You can download Skin-Hair Dataset from this link: https://drive.google.com/drive/folders/1fQr79VpO5vztFQgbU7BNlDE2D29Lx87y?usp=sharing The folder contains data obtained from several sources. In each source folder there are original photos, masks, and photos with artificially added hair We are still working on enlarging the image database.

Permission is granted to view and use the Skin Hair Dataset without charge for personal, non-commercial research purposes only. Any commercial use, sale, or other monetization is prohibited.
Other than the rights granted herein, the AGH University of Science and Technology retains all rights, title, and interest in the DSkin hair dataset
You may make a verbatim copy of the Skin Hair Images Dataset for personal, non-commercial research use as permitted in this Research Use Agreement.
YOU MAY NOT DISTRIBUTE, PUBLISH, OR REPRODUCE A COPY of any portion or all of the Skin Hair Images Dataset to others without specific prior written permission from the AGH University of Science and Technology.
YOU MAY NOT SHARE THE DOWNLOAD LINK to the Skin Hair dataset to others.

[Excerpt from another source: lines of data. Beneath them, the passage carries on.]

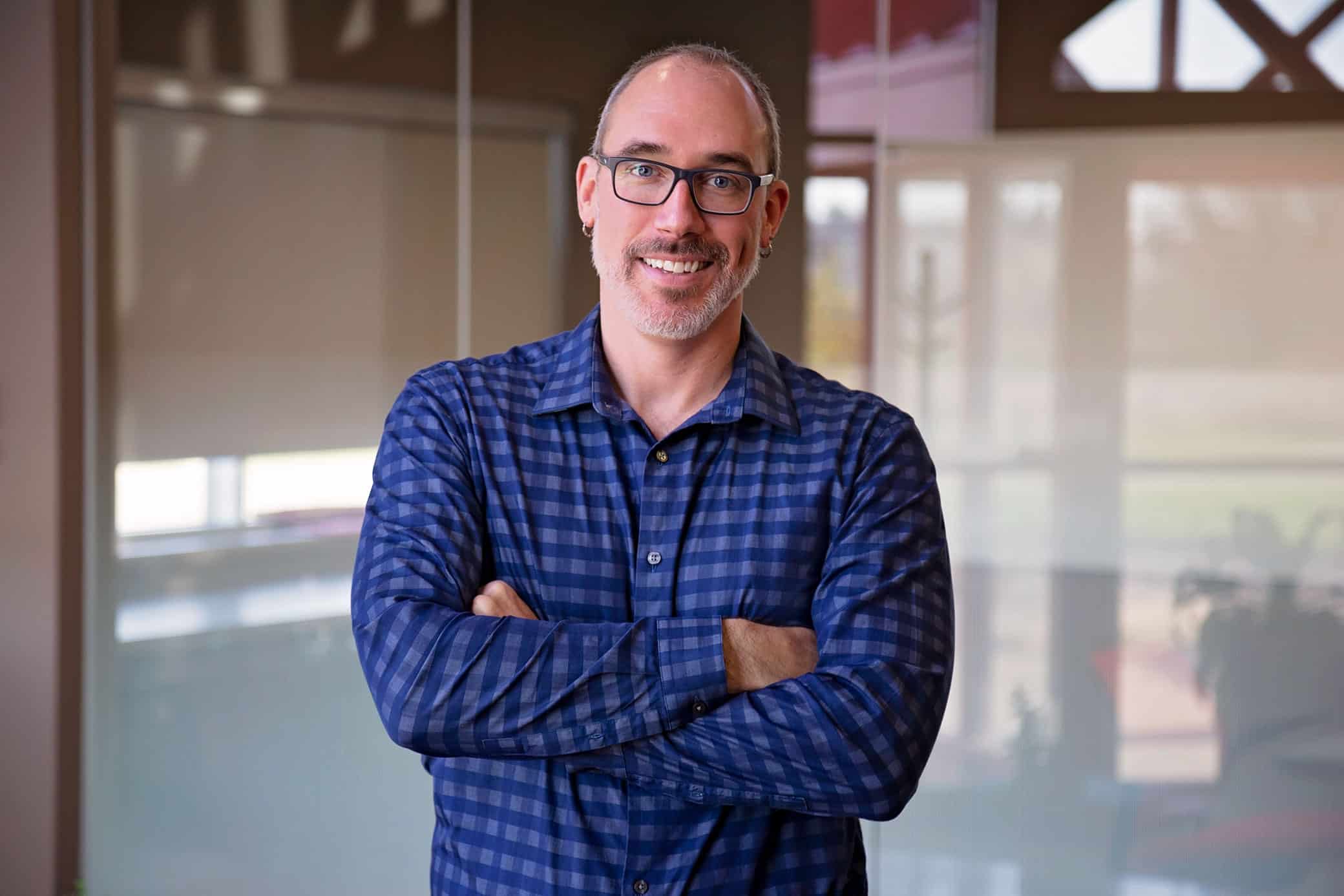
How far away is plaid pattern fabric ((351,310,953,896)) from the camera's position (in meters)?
1.47

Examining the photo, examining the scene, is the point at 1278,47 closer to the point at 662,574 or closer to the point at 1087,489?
the point at 1087,489

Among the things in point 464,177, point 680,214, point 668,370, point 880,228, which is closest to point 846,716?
point 668,370

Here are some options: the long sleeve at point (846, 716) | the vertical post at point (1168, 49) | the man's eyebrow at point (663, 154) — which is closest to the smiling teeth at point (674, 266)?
the man's eyebrow at point (663, 154)

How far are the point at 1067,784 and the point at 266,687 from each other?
198 centimetres

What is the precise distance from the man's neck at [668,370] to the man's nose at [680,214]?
14 centimetres

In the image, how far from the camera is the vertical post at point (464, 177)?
330 cm

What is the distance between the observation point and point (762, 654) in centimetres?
154

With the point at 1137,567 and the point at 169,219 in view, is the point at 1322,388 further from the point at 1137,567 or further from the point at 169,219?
the point at 169,219

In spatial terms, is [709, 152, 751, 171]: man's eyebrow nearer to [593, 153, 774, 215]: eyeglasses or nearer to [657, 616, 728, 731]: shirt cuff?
[593, 153, 774, 215]: eyeglasses

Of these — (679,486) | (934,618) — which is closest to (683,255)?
(679,486)

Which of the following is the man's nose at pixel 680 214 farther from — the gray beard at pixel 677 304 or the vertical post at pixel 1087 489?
the vertical post at pixel 1087 489

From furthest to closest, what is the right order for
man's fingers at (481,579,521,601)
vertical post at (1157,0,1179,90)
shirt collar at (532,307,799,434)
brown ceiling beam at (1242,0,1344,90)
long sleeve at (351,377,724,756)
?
vertical post at (1157,0,1179,90), brown ceiling beam at (1242,0,1344,90), shirt collar at (532,307,799,434), man's fingers at (481,579,521,601), long sleeve at (351,377,724,756)

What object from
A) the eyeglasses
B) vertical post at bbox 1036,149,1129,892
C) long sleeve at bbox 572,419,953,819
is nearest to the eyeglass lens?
the eyeglasses

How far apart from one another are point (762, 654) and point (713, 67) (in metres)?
0.72
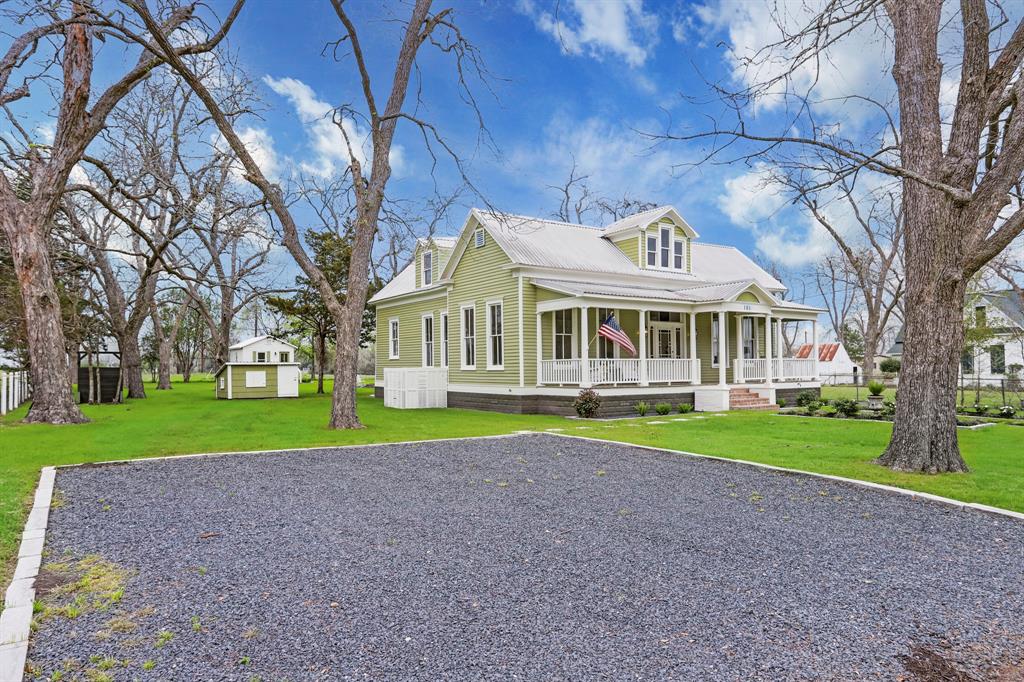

If another user within your organization wishes to use the dataset, they must register as an individual user and comply with all the terms of this Research Use Agreement.
You must not modify, reverse engineer, decompile, or create derivative works from the Skin Hair Dataset. You must not remove or alter any copyright or other proprietary notices in the Skin Hair Dataset.

In consideration for your agreement to the terms and conditions contained here, AGH grants you permission to view and use the Skin Hair Dataset for personal, non-commercial research. You may not otherwise copy, reproduce, retransmit, distribute, publish, commercially exploit or otherwise transfer any material.

Limitation of Use You may use Skin Hair Dataset for legal purposes only.